O planejamento do capitalismo, após os burgos, se deu objetivamente para criar uma casta de mendicantes e desvalidos, simplesmente para demonstrar, em doses cavalares, como seria o novo mundo — um mundo em que a industrialização faria a diferença em relação ao lucro. Camponeses foram atirados à condição de pedintes e, depois, enforcados.
O ludismo provou o quanto Karl Marx esteve certo em suas conjecturas e em seu materialismo histórico: “A história de todas as sociedades até hoje existentes é a história das lutas de classes.” Karl Marx ainda não havia nascido, e os ludistas já faziam “marxismo”, ou seja, exerciam o direito de reagir, de não capitular diante do status quo. Os ludistas da Inglaterra são muitas vezes desprezados como tecnófobos excêntricos, mas, na realidade, tratava-se de um corajoso movimento operário pré-marxista que dava prioridade às pessoas e à natureza em detrimento da propriedade privada.
O fenômeno dos enclosures fez brotar na Inglaterra um momento histórico liberal que deu origem à miséria como alavanca das riquezas.

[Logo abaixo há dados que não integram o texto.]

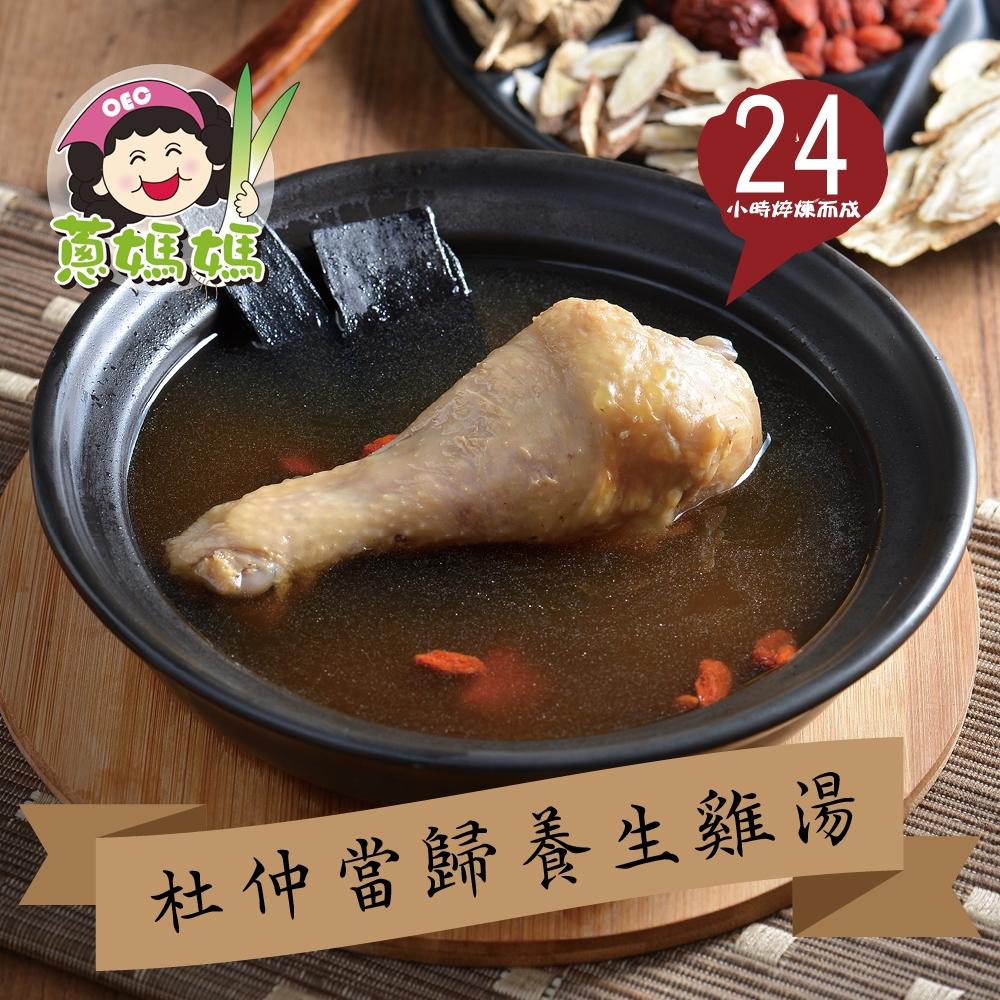 蔥媽媽 杜仲當歸養生雞湯(500g*12盅)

No Brasil, dentro do padrão organizacional político sistêmico, constatamos atos de tirania, como revela a notícia a seguir:
“Os deputados estaduais aliados do governo Cláudio Castro aprovaram, na tarde desta quarta-feira (22/10), na Alerj, o substitutivo ao Projeto de Lei nº 6.035/2025. A proposta autoriza o governo do estado a retirar do Rioprevidência os recursos provenientes de royalties e participações especiais do petróleo para o pagamento da dívida pública do estado com a União. Atualmente, esses recursos são destinados ao Fundo Único de Previdência Social do Estado do Rio. Estima-se que cerca de R$ 5 bilhões possam ser retirados do Rioprevidência.
A oposição conseguiu aprovar uma emenda ao substitutivo, limitando a vigência da lei até 31 de dezembro de 2026.
O Sepe se posiciona contra a aprovação do projeto. Mesmo com a limitação conquistada pela oposição, o governador, na prática, terá permissão para esvaziar o cofre do Rioprevidência. O sindicato também pretende discutir com outras entidades de servidores a possibilidade de recorrer ao Judiciário contra a medida.”
A política hedionda de cercamento (enclosure) continua acontecendo, e o cerco é feito contra a população mais vulnerável e explorada — professores, alunos, aposentados, ou seja, o operariado em geral. É necessário que a sociedade reaja, afinal, a paz da miséria é mortífera.
* Este é um artigo de opinião, de responsabilidade do autor, e não reflete a opinião do Brasil 247.